Un bon découpage isole les moments où la mission peut bifurquer. Pour un site, la structure et la direction visuelle peuvent devoir être décidées avant l’intégration. Pour une stratégie, l’audit et la recommandation peuvent précéder l’activation. Pour un produit, la conception peut précéder le développement.
L’objectif n’est pas d’ajouter des paiements ; c’est d’éviter d’engager toute la production avant une décision qui aurait dû être prise plus tôt.
02
Chaque étape doit dire ce qu’elle couvre.
Présentez le jalon comme une phase de travail : ce que vous allez faire, ce que le client verra à la fin, et ce qui permet de passer à la suivante. Le client comprend alors à quoi correspond son étape de paiement et pourquoi elle ne couvre pas automatiquement tout le projet.
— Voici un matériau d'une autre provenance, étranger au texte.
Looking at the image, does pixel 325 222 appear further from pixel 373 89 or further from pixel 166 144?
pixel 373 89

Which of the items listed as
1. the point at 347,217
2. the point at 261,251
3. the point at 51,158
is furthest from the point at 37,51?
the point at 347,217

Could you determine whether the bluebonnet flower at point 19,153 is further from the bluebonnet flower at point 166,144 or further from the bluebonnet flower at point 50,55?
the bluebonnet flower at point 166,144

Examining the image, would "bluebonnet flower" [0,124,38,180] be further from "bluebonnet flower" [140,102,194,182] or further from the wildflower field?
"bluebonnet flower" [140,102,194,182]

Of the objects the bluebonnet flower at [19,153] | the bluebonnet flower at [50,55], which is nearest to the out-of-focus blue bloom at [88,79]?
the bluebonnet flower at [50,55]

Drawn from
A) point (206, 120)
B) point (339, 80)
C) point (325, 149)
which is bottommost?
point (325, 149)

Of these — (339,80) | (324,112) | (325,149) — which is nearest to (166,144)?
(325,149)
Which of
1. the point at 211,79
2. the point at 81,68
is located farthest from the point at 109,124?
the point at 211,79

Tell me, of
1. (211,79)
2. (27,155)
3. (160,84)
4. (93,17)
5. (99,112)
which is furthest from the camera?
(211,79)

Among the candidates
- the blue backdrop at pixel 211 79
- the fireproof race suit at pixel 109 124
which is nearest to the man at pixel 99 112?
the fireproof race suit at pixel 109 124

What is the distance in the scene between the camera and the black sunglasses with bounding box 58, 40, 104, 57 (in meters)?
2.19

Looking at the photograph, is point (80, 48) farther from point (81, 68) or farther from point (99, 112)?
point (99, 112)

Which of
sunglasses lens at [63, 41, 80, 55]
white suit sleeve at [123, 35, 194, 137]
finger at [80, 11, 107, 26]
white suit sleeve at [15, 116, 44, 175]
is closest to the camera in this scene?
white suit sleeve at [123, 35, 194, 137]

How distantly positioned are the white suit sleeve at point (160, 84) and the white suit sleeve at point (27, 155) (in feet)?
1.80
Le paiement est traité par le prestataire configuré. Dealokr rend le statut utile au workflow visible, sans détenir les fonds ni promettre leur disponibilité.
03
Gardez une vraie porte de sortie entre deux phases.
À la fin d’un jalon, le client doit pouvoir valider, demander une révision dans le cadre prévu ou décider de ne pas engager la phase suivante. Cette possibilité rend le découpage crédible et facilite une discussion avant que le coût ou le délai n’augmente.
Si une demande ouvre un résultat nouveau, créez une phase explicite. Vous évitez ainsi de faire rentrer un mini-projet supplémentaire dans une étape déjà validée.
04
Ne confondez pas jalon, validation et livraison finale.
Une version de revue peut servir à décider de la suite sans être la remise complète. Le handoff de fichiers sources, d’accès ou d’assets finaux peut nécessiter une étape distincte dans le deal.
Ce niveau de détail est particulièrement utile pour les prestations immatérielles : design, développement, stratégie, contenus, no-code ou marketing.